AMS-IX Outage: Layer-2 Strikes Again

Thursday, December 7, 2023 08:18 UTC

AMS-IX Outage: Layer-2 Strikes Again

On November 22nd, 2023, AMS-IX, one of the largest Internet exchanges in Europe, experienced a significant performance drop lasting more than four hours. While its peak performance is around 10 Tbps, it dropped to about 2.1 Tbps during the outage.

AMS-IX published a very sanitized and diplomatic post-mortem incident summary in which they explained the outage was caused by LACP leakage. That phrase should be a red flag, but let’s dig deeper into the details.

Reading the incident report, it seems to me (and I would love to be corrected) that Juniper switches used by AMS-IX forward LACP packets received on a non-LAG port to other bridged¹ ports on the same switch. As much as I’m trying, I can’t figure out in which universe that would be anywhere close to a sane choice.

LACP (Link Aggregation Control Protocol) was designed to be used between adjacent devices. While I know we have to live with abominations like two devices pretending they’re a single system, I lack polite words to describe the idea of forwarding layer-2 control packets that are supposed to be used between adjacent devices onto other links. Unfortunately, I’m also aware of potential MacGyver-type use cases for that monstrosity: let’s buy two Carrier Ethernet links and pretend we can bundle them into an end-to-end Link Aggregation Group.

However, even if the vendor account teams dazzled by a humongous purchase order can get persuaded that a bridge needs such a dangerous nerd knob, one would hope that configuring it would be hard and would generate all sorts of “if you do this, the universe might collapse into a black hole” type of warnings²; one can only hope flooding packets sent to well-known IEEE-defined MAC addresses is not the default behavior, but then boxes from the same company happily talk BGP with total strangers. Feedback from anyone familiar with Junos layer-2 implementation would be most welcome.

Let’s stop pretending: a layer-2 switch is really an IEEE bridge with too many nerd knobs that can evidently cause significant harm. ↩︎
If that’s the case on Juniper boxes, then AMS-IX got what they had asked for. ↩︎

switching

5 comments:

dreamer 07 December 2023 12:14

For anyone who's interested, there was an in-depth presentation at RIPE 87 on the topic: https://ripe87.ripe.net/archives/video/1263/

Erik Auerswald 07 December 2023 04:32

After watching the video (thanks dreamer!) and looking at the slides, I am not sure which of the three mentioned device families (Brocade¹ MLXe-16/32, Extreme SLX9850, and Juniper MX10k8) introduced LACP frames into the VPLS network.

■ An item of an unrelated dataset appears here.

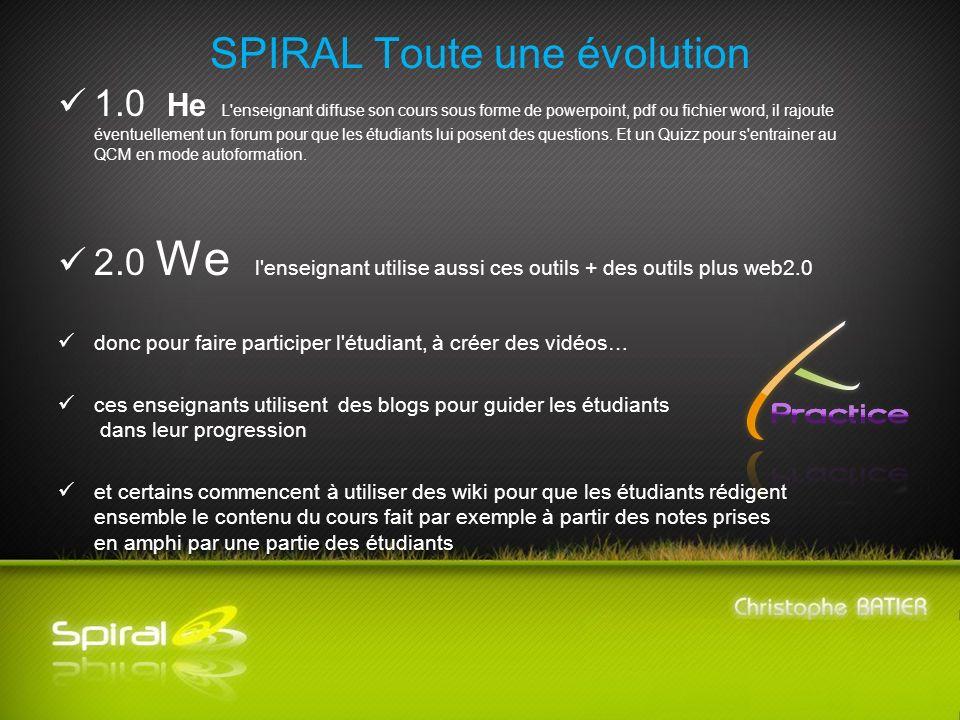 SPIRAL Toute une évolution 1.0 He L enseignant diffuse son cours sous forme de powerpoint, pdf ou fichier word, il rajoute éventuellement un forum pour que les étudiants lui posent des questions.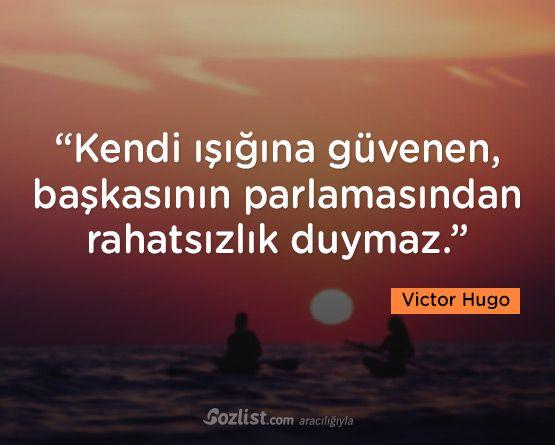 """""""Kendi ışığına güvenen, başkasının parlamasından rahatsızlık duymaz."""" #victor #hugo #sözleri #yazar #şair #kitap #şiir #özlü #anlamlı #sözler"""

MPLS packets should be forwarded based on the label, not on the octets after the label stack, i.e., MPLS encapsulated LACP frames should be forwarded identically to all other MPLS packets inside the MPLS network. I would not expect LACP to ingress a VPLS network by default (many vendors, e.g., Juniper, use Layer 2 Protocol Tunneling (L2PT) to allow transport of such protocols after specific configuration; Cisco called this Generic Bridge PDU Tunneling (GBPT)).

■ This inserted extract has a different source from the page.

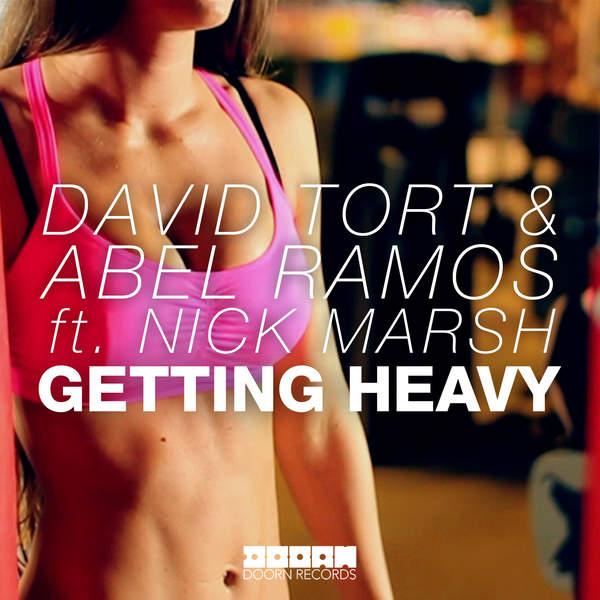 David Tort Abel Ramos – Getting Heavy (feat. Nick Marsh) – EP (2014) [iTunes Plus AAC M4A]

¹ The Brocade MLX routers are part of what Extreme Networks purchased from the Brocade parts Broadcom did not want to keep, as are the SLX routers.

Replies

Erik H 07 December 2023 06:30

I'm just wondering if it is sane to build such a vital piece of infrastructure with three completely different vendors. Why even consider it, given all the interop hassle.

Erik Auerswald 08 December 2023 12:37

Well, it's two vendors: both Brocade MLXe and Extreme SLX are from a single vendor (Extreme Networks). The SLX is a possible replacement for the older MLXe.

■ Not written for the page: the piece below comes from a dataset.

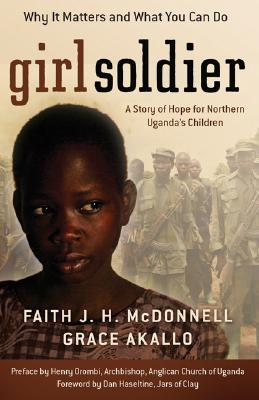 Girl Soldier by Faith J.H. McDonnell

Ivan Pepelnjak 08 December 2023 12:04

Two words (actually three): pricing and organic growth. It's amazing how little money people (= service providers) are willing to put into mission-critical infrastructure like IXPs (or OpenSSL maintenance 🤪)

https://xkcd.com/2347/ comes to mind 🤷‍♂️

Lindsay Hill 08 December 2023 11:58

As above, it's only two vendors, and for many years it was only Brocade/Extreme. It's only this year they turned up Juniper devices. They had to do something about 100G/400G, and changing vendors was a reasonable choice. https://www.juniper.net/us/en/customers/ams-ix-case-study.html (published 2022, but it's only this year that Juniper equipment has gone into production there)

Sticking with one vendor forever because you're scared of interop gives you no negotiating leverage, and may mean you're stuck - e.g. I don't think Extreme Networks is shipping any 400G gear, so what do you do? But even if you've decided to completely swap to Juniper, you can't do that in one step. You have to have some interoperability for a while.

I don't think the XKCD thing is relevant here. It's not a case of relying on a forgotten utility maintained by a volunteer, this is AMS-IX's core product. It is everything they do. And it's not a case of service providers being unwilling to put money into IXPs. AMS-IX is not a charity running on donations. See https://peering.exposed. The SPs and CDNs who are AMS-IX customers are paying a decent amount.

I also don't think that AMS-IX is quite so mission-critical any more. Yes, it does a fair bit of traffic, but there are multiple other IXPs in Amsterdam. If you really care about your connectivity, you are connected to at least two of those, in addition to a mesh of PNIs and transit connections.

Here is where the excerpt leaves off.